La fascinación de Lee por el efecto de los procesos de atención en la memoria proviene de su amplia experiencia en deportes.
Como señaló, siempre hay ejemplos de golfistas profesionales que tienen la delantera en el hoyo 18, pero cuando se trata de un tiro fácil, se desmoronan.
"Ese debería ser el momento en que todo salga mejor, pero no puedes pensar en ese tipo de cosas", dijo. "Simplemente no te ayuda".
Su investigación futura se centrará en diseccionar el proceso de asfixia bajo presión. El trabajo de Lee utilizará escáneres cerebrales para examinar por qué las personas que están altamente incentivadas para hacerlo bien a menudo sucumben a la presión y cómo la corteza prefrontal y estos procesos de atención interfieren con el desempeño.

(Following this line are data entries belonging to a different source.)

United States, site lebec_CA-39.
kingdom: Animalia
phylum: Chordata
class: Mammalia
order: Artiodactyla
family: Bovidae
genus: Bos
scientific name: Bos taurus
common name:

“Creo que la mayoría de los investigadores que analizan la función de la corteza prefrontal están tratando de averiguar qué hace para ayudarlo y cómo eso explica cómo funciona el cerebro y cómo actuamos”, dijo Lee.
“Lo miro al revés. Si podemos descubrir las formas en las que la actividad en esta parte del cerebro te duele, esto también informará cómo funciona tu cerebro y puede darnos algunas pistas sobre lo que realmente está sucediendo ".